Requirements.
Read the data and repeat all of it exactly.

<<<<

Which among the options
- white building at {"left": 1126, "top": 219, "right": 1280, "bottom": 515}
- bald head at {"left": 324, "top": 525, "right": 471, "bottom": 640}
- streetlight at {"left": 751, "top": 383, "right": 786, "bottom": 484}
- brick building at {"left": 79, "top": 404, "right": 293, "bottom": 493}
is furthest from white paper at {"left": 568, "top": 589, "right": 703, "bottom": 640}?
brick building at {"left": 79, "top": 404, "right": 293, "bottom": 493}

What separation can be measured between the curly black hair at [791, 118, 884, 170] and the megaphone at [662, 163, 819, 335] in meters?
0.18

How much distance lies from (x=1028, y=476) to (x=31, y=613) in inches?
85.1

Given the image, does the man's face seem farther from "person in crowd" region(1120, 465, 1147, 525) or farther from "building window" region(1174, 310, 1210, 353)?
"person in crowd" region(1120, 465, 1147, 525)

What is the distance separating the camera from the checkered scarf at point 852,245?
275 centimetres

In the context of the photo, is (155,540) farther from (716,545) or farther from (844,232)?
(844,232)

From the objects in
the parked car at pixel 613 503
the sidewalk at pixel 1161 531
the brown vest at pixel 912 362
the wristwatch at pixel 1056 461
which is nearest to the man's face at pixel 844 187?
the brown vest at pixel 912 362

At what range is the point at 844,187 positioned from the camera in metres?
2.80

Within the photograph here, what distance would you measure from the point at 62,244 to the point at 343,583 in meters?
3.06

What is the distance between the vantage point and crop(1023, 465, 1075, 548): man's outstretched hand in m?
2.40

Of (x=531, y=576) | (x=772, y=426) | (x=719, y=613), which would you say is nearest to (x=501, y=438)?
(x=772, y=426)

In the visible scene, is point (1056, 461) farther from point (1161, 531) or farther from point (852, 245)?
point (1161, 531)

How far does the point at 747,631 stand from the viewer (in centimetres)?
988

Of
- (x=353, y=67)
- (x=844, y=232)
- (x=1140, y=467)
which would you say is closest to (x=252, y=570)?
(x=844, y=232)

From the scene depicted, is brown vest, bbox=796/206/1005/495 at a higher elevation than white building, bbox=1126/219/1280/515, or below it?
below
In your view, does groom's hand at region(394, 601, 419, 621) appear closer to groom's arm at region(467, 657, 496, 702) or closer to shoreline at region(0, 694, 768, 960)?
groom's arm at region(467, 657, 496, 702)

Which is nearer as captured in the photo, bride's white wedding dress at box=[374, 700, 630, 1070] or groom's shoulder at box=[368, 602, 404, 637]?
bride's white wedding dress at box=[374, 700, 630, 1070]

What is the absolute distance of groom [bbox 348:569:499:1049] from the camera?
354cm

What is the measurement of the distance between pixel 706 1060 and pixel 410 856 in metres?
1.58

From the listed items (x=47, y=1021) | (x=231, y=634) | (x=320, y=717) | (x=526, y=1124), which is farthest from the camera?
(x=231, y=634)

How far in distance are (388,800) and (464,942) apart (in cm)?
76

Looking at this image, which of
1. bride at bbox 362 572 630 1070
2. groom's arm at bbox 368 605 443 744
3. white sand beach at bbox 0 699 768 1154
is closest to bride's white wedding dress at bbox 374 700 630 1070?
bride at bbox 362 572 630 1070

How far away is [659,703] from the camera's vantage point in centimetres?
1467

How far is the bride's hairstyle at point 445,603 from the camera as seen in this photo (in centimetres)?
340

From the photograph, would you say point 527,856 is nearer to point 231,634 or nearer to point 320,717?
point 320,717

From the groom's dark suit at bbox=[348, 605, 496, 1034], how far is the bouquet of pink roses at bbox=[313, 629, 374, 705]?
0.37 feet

>>>>

Result of this task.
Which among the options
- white building at {"left": 1126, "top": 219, "right": 1280, "bottom": 515}
- bald head at {"left": 324, "top": 525, "right": 471, "bottom": 640}
- streetlight at {"left": 751, "top": 383, "right": 786, "bottom": 484}
- brick building at {"left": 79, "top": 404, "right": 293, "bottom": 493}
is furthest from white paper at {"left": 568, "top": 589, "right": 703, "bottom": 640}?
brick building at {"left": 79, "top": 404, "right": 293, "bottom": 493}

What separation can be measured between the curly black hair at [791, 118, 884, 170] and the megaphone at [662, 163, 819, 335] in meters?
0.18

How much distance lies from (x=1028, y=476) to (x=31, y=613) in inches?
85.1

Given the image, does the man's face seem farther from "person in crowd" region(1120, 465, 1147, 525) or farther from "building window" region(1174, 310, 1210, 353)?
"person in crowd" region(1120, 465, 1147, 525)

What is the distance separating the camera from the checkered scarf at point 852,245?
275 centimetres

In the context of the photo, is (155,540) farther from (716,545) or farther from (844,232)?
(844,232)

From the objects in
the parked car at pixel 613 503
the sidewalk at pixel 1161 531
the brown vest at pixel 912 362
the wristwatch at pixel 1056 461
which is nearest to the man's face at pixel 844 187?
the brown vest at pixel 912 362

At what range is the point at 844,187 positioned from the camera in metres?
2.80

Within the photograph here, what distance would you measure from the point at 62,244 to the point at 343,583 in meters?
3.06

What is the distance between the vantage point and crop(1023, 465, 1075, 548): man's outstretched hand in m?
2.40

Of (x=531, y=576) | (x=772, y=426) | (x=719, y=613), which would you say is nearest to (x=501, y=438)?
(x=772, y=426)

In the visible scene, is point (1056, 461) farther from point (1161, 531) or farther from point (852, 245)?
point (1161, 531)

How far does the point at 747,631 stand from the viewer (in centimetres)?
988

Of
- (x=353, y=67)
- (x=844, y=232)
- (x=1140, y=467)
which would you say is closest to (x=252, y=570)?
(x=844, y=232)

From the scene depicted, is brown vest, bbox=796/206/1005/495 at a higher elevation than white building, bbox=1126/219/1280/515, or below it?
below
In your view, does groom's hand at region(394, 601, 419, 621) appear closer to groom's arm at region(467, 657, 496, 702) or closer to shoreline at region(0, 694, 768, 960)?
groom's arm at region(467, 657, 496, 702)

Which is nearer as captured in the photo, bride's white wedding dress at box=[374, 700, 630, 1070] or groom's shoulder at box=[368, 602, 404, 637]?
bride's white wedding dress at box=[374, 700, 630, 1070]

What is the absolute distance of groom [bbox 348:569:499:1049] from the camera?
354cm

What is the measurement of the distance between pixel 706 1060 and pixel 410 856 in metres?
1.58

From the listed items (x=47, y=1021) | (x=231, y=634) | (x=320, y=717) | (x=526, y=1124), which is farthest from the camera?
(x=231, y=634)

How far in distance are (388,800) and (464,942) apart (in cm)?
76

Looking at this image, which of
1. bride at bbox 362 572 630 1070
2. groom's arm at bbox 368 605 443 744
3. white sand beach at bbox 0 699 768 1154
is closest to bride's white wedding dress at bbox 374 700 630 1070?
bride at bbox 362 572 630 1070

How far away is [659,703] from the camera's vantage point in centimetres?
1467

How far is the bride's hairstyle at point 445,603 from the camera as seen in this photo (in centimetres)?
340

From the photograph, would you say point 527,856 is nearer to point 231,634 or nearer to point 320,717?
point 320,717

From the groom's dark suit at bbox=[348, 605, 496, 1034], how far is the bouquet of pink roses at bbox=[313, 629, 374, 705]?
0.37 feet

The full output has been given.